Peygamber olduğunu söyleyip ve vahiy bekleyen bir karakterin romanını okuduk Peygamberin Endişesi’nde. Bir “beklenti” romanı da diyebileceğimiz bu metinde bir din önderinin başkarakter olmasının sizdeki gelişiminden bahseder misiniz? 

Peygamberin Endişesi, bir beklenti ve bekleyiş romanı. Beni bu romanı yazmaya iten en büyük duygulardan biri Mehdi’nin vahiy bekleyişidir. Onun bu bekleyişi aynı zamanda bir sanatçının yaratma sancısıdır.

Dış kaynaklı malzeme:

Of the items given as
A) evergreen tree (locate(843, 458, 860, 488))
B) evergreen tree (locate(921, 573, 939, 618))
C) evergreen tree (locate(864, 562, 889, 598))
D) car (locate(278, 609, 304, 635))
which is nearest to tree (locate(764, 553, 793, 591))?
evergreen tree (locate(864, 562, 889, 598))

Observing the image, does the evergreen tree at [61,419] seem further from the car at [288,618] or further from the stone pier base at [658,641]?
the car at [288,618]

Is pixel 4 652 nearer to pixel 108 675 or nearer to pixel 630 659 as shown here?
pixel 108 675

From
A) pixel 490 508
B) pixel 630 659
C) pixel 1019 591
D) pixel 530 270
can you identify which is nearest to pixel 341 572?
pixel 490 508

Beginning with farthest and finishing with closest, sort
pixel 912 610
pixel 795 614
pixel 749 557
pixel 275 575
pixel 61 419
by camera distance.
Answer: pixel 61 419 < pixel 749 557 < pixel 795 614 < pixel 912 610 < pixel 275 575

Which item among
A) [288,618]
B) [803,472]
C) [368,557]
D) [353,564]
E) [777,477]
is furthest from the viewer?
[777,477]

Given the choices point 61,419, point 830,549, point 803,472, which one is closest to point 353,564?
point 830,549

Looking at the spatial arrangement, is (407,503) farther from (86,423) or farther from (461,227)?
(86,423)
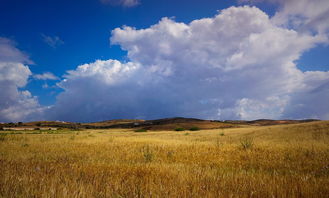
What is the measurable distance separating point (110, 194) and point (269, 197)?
8.14 feet

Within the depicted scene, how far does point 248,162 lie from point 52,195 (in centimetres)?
601

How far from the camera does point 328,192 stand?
317cm

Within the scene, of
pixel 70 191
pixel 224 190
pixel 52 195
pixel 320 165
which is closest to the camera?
pixel 52 195

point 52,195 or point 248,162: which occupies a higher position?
point 52,195

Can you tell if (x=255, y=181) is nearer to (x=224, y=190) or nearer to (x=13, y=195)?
(x=224, y=190)

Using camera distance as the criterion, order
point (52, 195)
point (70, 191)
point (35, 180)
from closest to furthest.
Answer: point (52, 195) → point (70, 191) → point (35, 180)

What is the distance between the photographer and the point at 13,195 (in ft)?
9.47

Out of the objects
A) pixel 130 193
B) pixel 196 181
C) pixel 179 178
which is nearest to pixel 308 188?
pixel 196 181

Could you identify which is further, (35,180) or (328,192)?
(35,180)

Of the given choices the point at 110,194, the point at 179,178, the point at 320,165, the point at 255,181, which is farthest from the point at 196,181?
the point at 320,165

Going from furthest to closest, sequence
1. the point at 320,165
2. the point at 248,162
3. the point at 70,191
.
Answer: the point at 248,162, the point at 320,165, the point at 70,191

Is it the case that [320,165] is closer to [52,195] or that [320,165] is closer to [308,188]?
[308,188]

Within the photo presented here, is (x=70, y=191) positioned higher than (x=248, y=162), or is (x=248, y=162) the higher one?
(x=70, y=191)

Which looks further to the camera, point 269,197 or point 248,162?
point 248,162
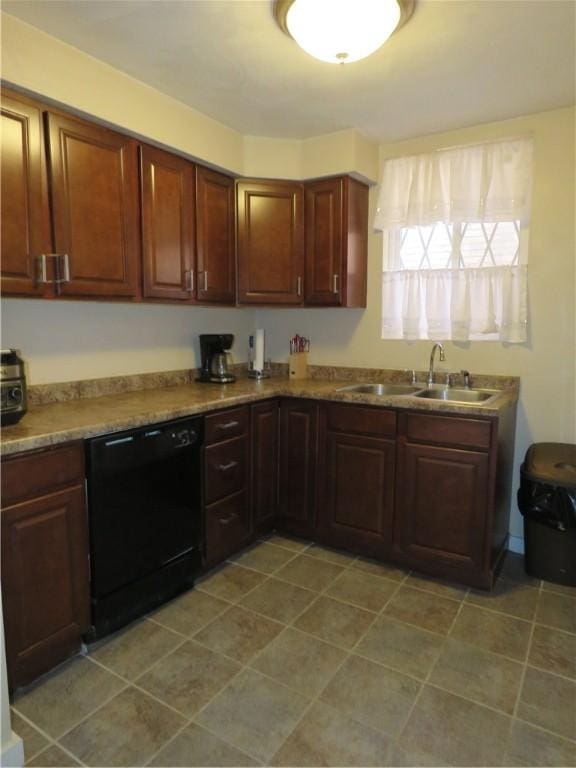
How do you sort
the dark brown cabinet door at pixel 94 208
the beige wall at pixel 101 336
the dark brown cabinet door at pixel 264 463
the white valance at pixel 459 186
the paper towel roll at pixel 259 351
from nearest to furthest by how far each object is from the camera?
1. the dark brown cabinet door at pixel 94 208
2. the beige wall at pixel 101 336
3. the white valance at pixel 459 186
4. the dark brown cabinet door at pixel 264 463
5. the paper towel roll at pixel 259 351

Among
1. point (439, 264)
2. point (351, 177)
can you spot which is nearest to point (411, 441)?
point (439, 264)

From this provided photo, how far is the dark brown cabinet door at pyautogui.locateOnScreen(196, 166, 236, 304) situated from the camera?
2668mm

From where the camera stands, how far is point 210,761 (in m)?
1.43

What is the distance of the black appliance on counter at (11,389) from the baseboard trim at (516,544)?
8.75ft

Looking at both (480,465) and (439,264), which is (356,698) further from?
(439,264)

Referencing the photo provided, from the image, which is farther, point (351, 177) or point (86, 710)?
point (351, 177)

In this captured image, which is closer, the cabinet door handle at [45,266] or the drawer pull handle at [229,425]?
the cabinet door handle at [45,266]

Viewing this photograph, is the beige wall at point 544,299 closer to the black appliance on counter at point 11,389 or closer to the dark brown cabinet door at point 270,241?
the dark brown cabinet door at point 270,241

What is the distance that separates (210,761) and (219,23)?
2.51 meters

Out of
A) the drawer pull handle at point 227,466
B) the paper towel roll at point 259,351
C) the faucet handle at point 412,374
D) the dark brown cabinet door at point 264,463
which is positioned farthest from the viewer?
the paper towel roll at point 259,351

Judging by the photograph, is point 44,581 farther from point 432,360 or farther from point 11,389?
point 432,360

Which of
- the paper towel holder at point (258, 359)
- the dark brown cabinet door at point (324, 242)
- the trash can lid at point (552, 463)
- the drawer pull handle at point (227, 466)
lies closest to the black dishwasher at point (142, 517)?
the drawer pull handle at point (227, 466)

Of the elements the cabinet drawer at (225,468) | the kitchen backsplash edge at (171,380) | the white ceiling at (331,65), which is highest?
the white ceiling at (331,65)

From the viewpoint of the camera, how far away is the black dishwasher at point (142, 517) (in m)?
1.87
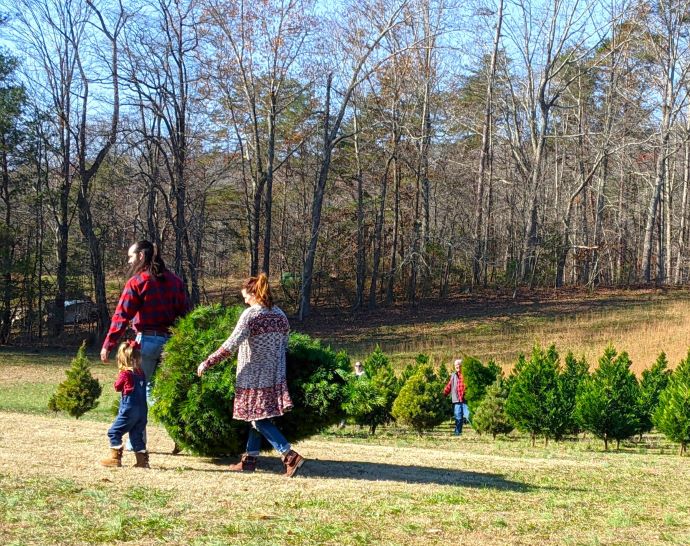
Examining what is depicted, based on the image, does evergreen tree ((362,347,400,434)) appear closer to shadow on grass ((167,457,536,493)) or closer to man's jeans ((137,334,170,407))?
shadow on grass ((167,457,536,493))

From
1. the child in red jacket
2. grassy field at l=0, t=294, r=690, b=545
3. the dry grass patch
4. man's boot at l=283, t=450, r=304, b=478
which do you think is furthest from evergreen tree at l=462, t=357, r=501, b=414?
man's boot at l=283, t=450, r=304, b=478

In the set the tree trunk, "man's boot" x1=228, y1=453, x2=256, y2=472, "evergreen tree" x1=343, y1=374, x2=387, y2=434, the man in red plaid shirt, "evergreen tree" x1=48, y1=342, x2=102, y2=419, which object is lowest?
"evergreen tree" x1=48, y1=342, x2=102, y2=419

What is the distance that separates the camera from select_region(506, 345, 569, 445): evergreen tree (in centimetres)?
1422

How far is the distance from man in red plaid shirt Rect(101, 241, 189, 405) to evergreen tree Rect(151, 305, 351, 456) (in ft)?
0.46

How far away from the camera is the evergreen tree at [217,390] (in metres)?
7.40

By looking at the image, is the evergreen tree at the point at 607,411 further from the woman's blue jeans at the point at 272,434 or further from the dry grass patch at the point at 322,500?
the woman's blue jeans at the point at 272,434

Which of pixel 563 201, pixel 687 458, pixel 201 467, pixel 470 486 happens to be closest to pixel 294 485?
pixel 201 467

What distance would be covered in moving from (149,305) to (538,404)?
28.2ft

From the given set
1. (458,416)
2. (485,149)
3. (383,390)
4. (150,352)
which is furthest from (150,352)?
(485,149)

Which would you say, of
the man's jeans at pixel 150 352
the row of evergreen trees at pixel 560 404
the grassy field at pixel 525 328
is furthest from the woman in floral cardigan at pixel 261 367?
the grassy field at pixel 525 328

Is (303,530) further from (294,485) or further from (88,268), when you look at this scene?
(88,268)

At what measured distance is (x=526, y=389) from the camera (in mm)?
14359

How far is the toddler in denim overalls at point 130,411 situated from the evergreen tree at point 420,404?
29.3 feet

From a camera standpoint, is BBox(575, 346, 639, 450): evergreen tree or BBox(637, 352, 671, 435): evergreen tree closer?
BBox(575, 346, 639, 450): evergreen tree
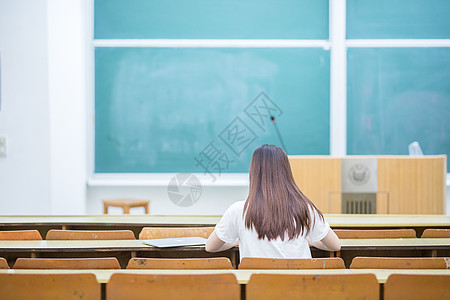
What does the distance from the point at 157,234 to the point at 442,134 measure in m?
4.14

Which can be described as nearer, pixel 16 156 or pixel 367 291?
pixel 367 291

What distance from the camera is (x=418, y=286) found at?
1.73 m

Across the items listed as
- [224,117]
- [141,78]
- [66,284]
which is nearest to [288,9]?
[224,117]

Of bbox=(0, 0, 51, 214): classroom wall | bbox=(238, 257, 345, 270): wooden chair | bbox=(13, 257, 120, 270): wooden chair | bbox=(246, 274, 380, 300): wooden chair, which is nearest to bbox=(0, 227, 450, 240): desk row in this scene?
bbox=(13, 257, 120, 270): wooden chair

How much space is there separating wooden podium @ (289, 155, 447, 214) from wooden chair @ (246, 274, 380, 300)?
102 inches

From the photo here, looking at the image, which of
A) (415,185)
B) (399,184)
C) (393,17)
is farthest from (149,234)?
(393,17)

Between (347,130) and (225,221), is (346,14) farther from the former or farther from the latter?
(225,221)

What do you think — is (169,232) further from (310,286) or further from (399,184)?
(399,184)

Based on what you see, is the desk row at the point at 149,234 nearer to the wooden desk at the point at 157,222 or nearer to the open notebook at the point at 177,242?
the open notebook at the point at 177,242

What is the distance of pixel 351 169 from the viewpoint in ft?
13.8

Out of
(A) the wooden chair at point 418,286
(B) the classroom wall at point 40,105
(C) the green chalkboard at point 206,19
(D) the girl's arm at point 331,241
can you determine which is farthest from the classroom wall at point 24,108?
(A) the wooden chair at point 418,286

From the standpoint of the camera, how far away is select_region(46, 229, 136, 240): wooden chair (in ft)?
8.44

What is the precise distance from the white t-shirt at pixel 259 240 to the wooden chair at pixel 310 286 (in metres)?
0.44

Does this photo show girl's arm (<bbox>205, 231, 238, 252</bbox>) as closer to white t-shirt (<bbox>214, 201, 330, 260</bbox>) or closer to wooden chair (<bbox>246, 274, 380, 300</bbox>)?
white t-shirt (<bbox>214, 201, 330, 260</bbox>)
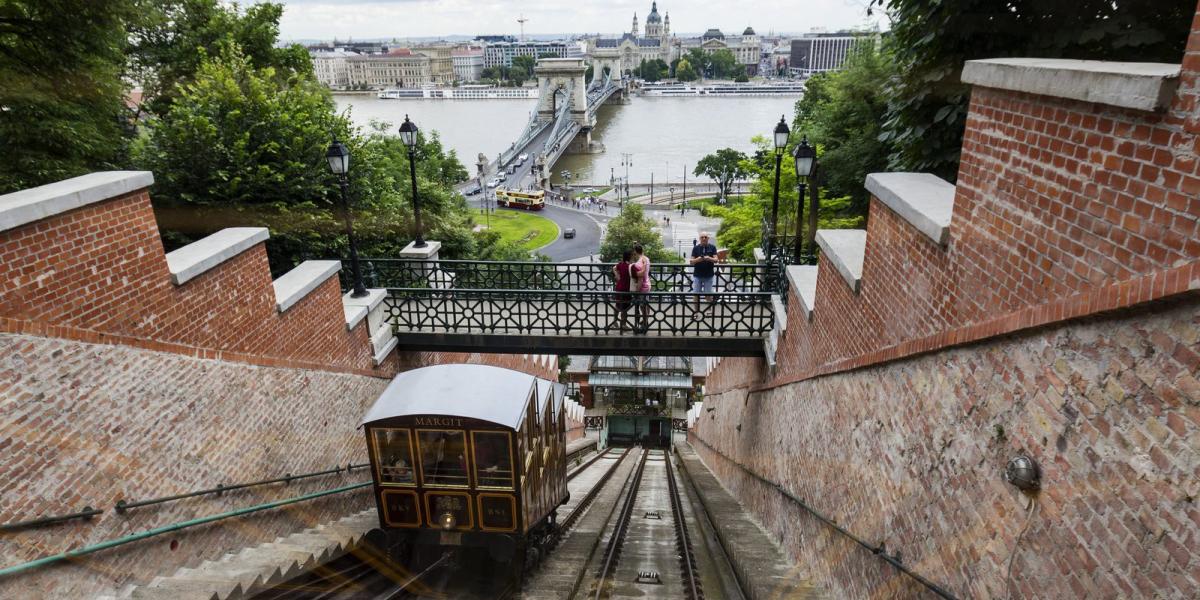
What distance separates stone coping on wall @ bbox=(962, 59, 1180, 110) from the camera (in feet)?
8.25

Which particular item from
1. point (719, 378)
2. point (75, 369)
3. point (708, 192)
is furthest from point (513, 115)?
point (75, 369)

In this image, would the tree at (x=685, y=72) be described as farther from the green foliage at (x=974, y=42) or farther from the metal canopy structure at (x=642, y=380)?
the green foliage at (x=974, y=42)

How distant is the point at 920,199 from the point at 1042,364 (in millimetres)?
2032

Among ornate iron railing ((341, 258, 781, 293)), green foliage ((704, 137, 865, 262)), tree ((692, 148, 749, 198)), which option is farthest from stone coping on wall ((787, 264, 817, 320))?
tree ((692, 148, 749, 198))

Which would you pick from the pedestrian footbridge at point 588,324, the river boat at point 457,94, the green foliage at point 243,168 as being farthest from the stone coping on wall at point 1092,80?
the river boat at point 457,94

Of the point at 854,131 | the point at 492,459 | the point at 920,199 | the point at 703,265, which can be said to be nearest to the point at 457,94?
the point at 854,131

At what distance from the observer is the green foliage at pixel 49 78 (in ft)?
39.5

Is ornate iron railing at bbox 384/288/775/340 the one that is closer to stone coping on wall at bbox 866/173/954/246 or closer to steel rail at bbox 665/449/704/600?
steel rail at bbox 665/449/704/600

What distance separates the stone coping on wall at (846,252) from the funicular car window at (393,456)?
15.8 feet

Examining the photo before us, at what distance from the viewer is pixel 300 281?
8.24 metres

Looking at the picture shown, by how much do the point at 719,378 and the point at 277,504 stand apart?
11711 mm

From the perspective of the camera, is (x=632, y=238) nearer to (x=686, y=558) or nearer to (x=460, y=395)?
(x=686, y=558)

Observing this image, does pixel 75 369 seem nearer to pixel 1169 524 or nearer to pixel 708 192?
pixel 1169 524

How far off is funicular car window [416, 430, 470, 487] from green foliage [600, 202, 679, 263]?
30.7m
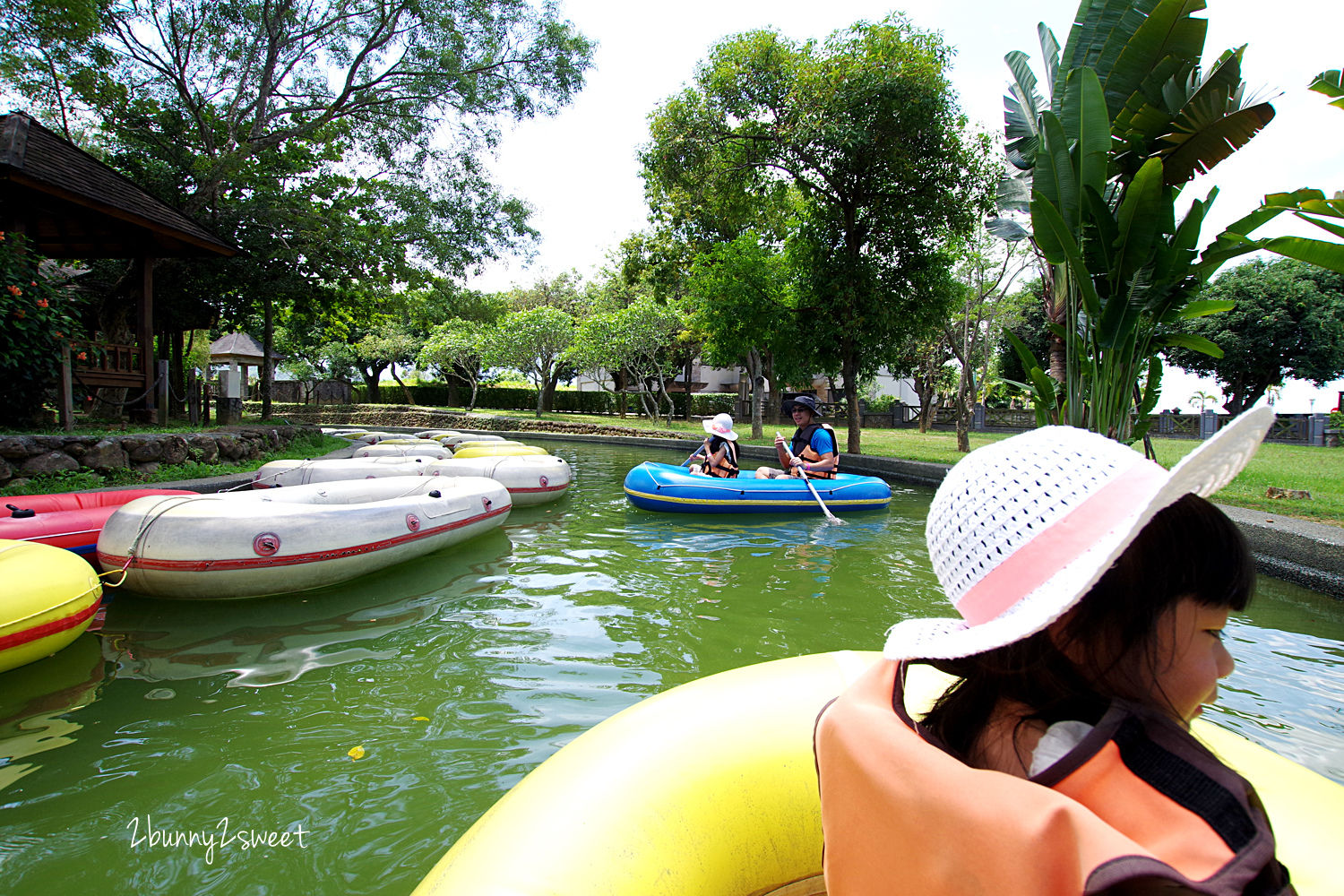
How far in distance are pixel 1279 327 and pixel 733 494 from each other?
2664cm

Zaman, mekân, an, durum sizin romanlarınızda hep ön plana çıkan izlekler iken bu sefer bilmem katılır mısınız, başkarakterin “karakter” olduğu bir eserle karşı karşıyayız. Diğer eserlerinizi de göz önüne aldığımızda bu değişimi aynı zamanda romancılığınızda bir dönüşüm olarak görebilir miyiz?

Her yazar gibi ben de yazdığım her romanda roman sanatını bir daha tanımlamaya çalışırım. Aynı zamanda her yazdığımla da kendimi tanımaya çalışırım. Büyüdükçe, okudukça, gördükçe ve duydukça değişiyoruz. Bir zamanki büyük dertlerimizin yerini yeni dertler alıyor. Meraklıyım. Dünyaya şaşkınlıkla bakan bir çocuk gibiyim. Anlatacağım her hikâyeye bu merak ve duygu ile eğilirim. Peygamberin Endişesi benim için birçok ilk barındırıyor. Karakter merkezli olması, kent hayatı, günümüz dünyası ve daha birçok şey. Zaten yazının büyüsü de bunda saklı. Her yeni metinle yeni şeyler keşfettiğimiz gibi her yazdığımız metin ile de yeni tarzlar denemek isteriz. Yeni farklı şeyler yazmayı isteyen biriyim. Temel izleklerim yakın olsa da yazdığım her metinde başka bir hikâye anlatmak istiyorum. Bildiğim bir hikâyeyi başka bir biçimde işlemek istiyorum. Beni başka başka metinlere ve anlatılara götüren işte bu arayışımdır.  

Dinler ve felsefe tarihine birçok metinler arası göndermelerin olduğu Peygamberin Endişesi’ndeki zaman ve zemini dikkate aldığımızda “yolunda gitmeyen” neler vardı da kahramanımız kendine kutsal görevler tebliğ etti?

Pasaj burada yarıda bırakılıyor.